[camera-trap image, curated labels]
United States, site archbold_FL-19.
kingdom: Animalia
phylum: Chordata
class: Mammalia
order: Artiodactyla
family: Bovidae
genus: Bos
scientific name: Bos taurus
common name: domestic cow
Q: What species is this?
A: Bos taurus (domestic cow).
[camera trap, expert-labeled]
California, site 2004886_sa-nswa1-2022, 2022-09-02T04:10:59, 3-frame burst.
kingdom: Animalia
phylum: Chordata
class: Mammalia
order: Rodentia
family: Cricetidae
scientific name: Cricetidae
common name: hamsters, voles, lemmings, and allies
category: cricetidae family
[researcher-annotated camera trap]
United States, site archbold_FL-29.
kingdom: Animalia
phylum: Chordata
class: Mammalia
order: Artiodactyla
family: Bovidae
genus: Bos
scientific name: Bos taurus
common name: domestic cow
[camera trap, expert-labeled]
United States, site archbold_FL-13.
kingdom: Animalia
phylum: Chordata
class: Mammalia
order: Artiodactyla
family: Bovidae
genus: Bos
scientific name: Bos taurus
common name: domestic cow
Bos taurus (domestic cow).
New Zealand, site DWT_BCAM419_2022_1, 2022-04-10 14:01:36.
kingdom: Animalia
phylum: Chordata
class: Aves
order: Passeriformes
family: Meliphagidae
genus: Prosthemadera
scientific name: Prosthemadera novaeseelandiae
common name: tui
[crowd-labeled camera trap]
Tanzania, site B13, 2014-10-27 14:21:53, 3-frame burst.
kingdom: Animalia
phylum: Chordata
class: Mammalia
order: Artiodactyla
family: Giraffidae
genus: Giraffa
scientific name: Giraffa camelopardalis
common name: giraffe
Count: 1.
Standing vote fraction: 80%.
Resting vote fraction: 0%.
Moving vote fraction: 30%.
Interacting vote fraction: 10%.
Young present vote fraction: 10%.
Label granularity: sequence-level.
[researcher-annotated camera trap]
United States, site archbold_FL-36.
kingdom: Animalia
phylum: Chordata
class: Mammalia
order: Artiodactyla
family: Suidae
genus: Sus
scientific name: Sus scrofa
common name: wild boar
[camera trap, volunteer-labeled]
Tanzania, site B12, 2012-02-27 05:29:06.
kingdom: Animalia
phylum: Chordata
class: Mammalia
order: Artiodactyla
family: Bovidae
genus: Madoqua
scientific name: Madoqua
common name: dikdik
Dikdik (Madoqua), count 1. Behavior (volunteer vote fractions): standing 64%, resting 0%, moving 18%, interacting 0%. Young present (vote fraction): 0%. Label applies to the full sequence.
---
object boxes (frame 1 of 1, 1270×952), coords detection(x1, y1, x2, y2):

============

Each line of the data above containing the string "genus" is to be copied.

genus: Bos
genus: Bos
genus: Bos
genus: Prosthemadera
genus: Giraffa
genus: Sus
genus: Madoqua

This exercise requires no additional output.